▸ SET EXERCISE
In the data, change "police officer walking" to "officer on foot" in the lines starting at the one containing "Does point 277,253" and ending at the one containing "0.24 metres". Return only those lines, with nothing else altered.

[A block of data]
----

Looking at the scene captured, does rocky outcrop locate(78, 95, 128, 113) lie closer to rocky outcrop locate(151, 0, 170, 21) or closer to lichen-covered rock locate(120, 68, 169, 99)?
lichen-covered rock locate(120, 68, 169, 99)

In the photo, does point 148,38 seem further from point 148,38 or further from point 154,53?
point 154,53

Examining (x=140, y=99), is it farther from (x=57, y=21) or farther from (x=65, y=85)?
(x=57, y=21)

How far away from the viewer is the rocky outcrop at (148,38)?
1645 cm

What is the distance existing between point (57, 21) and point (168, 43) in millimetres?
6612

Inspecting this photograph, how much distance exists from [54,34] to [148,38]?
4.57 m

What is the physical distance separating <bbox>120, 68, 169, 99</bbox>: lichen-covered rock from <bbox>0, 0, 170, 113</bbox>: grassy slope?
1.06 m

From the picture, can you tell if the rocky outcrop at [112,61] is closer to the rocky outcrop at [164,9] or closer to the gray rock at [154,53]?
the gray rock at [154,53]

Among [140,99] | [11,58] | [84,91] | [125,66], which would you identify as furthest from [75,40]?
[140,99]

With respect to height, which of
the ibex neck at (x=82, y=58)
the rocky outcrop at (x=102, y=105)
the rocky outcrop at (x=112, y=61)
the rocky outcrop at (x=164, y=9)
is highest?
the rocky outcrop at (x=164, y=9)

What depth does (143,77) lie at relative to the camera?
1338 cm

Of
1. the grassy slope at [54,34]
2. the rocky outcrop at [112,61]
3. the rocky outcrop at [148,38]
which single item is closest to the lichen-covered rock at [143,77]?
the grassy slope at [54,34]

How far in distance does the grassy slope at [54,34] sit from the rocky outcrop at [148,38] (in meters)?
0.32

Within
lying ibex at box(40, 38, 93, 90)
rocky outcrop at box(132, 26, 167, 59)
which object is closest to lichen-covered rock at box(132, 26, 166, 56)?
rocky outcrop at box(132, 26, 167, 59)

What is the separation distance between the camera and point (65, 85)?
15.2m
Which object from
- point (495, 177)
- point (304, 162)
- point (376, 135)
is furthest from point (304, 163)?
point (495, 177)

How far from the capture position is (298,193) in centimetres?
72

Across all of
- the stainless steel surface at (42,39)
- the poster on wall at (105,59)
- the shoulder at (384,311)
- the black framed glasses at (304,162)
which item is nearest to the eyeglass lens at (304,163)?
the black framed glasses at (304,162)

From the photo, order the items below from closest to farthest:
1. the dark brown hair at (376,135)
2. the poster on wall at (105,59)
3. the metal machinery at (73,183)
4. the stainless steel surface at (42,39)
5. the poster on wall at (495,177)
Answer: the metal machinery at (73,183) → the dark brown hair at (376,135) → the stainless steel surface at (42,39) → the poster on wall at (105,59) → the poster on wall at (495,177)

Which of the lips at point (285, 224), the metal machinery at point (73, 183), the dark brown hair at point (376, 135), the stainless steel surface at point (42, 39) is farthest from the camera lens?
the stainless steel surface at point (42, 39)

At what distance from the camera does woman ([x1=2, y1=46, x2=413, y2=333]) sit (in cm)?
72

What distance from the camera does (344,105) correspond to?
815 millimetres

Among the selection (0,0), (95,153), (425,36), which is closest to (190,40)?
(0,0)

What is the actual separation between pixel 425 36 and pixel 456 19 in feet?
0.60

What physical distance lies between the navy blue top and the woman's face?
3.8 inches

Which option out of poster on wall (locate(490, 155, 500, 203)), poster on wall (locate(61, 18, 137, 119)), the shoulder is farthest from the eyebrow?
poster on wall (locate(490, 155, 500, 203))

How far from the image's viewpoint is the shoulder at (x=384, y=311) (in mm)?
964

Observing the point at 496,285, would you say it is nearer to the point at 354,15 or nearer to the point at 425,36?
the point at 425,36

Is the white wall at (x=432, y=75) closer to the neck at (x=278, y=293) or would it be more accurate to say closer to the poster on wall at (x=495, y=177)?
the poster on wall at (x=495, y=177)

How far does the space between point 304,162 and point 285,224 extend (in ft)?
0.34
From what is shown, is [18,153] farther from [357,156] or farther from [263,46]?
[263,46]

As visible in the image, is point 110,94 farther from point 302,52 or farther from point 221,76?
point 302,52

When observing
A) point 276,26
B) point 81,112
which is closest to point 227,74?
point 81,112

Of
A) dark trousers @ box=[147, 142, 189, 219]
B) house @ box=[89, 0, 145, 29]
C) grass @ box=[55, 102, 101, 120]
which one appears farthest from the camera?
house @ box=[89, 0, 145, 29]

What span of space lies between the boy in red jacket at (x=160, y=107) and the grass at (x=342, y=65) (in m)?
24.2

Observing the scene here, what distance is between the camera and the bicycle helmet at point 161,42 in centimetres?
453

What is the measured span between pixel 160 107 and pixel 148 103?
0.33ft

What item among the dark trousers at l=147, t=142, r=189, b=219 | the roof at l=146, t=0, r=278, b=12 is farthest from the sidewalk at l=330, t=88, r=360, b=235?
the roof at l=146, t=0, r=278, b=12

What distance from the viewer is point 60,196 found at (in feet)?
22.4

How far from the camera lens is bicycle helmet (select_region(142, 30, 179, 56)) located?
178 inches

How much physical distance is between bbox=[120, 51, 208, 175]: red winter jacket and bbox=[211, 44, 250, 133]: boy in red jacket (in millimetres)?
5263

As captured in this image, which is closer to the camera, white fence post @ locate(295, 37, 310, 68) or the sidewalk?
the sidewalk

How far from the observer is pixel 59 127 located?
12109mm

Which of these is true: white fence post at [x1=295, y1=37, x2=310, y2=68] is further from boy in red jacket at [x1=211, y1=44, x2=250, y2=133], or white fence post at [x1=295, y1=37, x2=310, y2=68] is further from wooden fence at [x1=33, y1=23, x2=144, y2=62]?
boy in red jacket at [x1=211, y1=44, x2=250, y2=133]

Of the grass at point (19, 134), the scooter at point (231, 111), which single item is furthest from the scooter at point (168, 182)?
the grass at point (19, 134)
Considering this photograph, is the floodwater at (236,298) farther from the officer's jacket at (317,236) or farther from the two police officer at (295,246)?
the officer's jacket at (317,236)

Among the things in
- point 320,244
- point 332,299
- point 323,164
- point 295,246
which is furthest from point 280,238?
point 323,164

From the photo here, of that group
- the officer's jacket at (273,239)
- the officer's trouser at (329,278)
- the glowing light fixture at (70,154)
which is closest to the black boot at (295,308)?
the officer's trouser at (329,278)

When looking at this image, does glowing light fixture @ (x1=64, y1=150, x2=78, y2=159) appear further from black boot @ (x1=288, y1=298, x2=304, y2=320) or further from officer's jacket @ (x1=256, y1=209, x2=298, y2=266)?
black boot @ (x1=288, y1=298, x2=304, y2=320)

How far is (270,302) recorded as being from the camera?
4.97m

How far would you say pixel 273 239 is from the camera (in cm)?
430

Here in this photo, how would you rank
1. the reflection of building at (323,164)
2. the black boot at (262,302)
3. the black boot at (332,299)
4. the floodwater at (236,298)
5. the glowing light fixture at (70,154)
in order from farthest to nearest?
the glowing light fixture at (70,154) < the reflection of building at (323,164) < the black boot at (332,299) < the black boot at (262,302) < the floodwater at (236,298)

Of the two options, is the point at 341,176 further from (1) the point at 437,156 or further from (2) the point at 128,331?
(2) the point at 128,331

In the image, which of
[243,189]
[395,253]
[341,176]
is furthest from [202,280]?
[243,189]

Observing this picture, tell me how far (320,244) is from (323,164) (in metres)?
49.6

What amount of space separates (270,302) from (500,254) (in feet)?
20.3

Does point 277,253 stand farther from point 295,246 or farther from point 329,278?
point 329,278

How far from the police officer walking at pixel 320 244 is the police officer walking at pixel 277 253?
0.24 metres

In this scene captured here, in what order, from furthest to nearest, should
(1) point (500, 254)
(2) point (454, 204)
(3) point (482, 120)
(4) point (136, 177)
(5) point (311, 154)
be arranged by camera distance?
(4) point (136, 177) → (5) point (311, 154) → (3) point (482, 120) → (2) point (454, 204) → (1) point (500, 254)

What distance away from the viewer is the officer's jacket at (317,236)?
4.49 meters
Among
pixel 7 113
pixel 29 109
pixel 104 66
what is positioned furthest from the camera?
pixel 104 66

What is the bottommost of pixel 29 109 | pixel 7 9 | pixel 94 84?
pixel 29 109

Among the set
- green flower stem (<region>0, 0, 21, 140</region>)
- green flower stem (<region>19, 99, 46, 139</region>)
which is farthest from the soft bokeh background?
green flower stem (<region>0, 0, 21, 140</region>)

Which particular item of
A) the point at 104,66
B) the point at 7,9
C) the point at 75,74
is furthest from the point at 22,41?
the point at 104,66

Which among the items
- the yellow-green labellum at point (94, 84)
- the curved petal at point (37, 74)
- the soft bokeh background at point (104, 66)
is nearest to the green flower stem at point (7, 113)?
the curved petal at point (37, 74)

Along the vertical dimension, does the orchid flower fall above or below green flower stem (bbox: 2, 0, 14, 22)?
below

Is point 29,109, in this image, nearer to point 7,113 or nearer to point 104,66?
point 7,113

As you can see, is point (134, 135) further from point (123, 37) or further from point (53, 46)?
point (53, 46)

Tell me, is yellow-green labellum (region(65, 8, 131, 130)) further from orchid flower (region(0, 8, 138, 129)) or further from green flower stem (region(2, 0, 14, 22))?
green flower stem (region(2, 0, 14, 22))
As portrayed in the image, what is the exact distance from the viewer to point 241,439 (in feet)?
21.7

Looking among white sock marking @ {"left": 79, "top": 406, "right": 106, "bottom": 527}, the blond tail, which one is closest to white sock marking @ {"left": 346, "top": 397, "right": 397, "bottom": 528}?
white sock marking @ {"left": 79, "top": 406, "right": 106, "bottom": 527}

----

▸ FINAL RESULT
Does point 277,253 stand farther from point 295,246 or farther from point 329,278?
point 329,278

How far from the officer on foot at pixel 320 244 is the officer on foot at pixel 277 253?
0.24 metres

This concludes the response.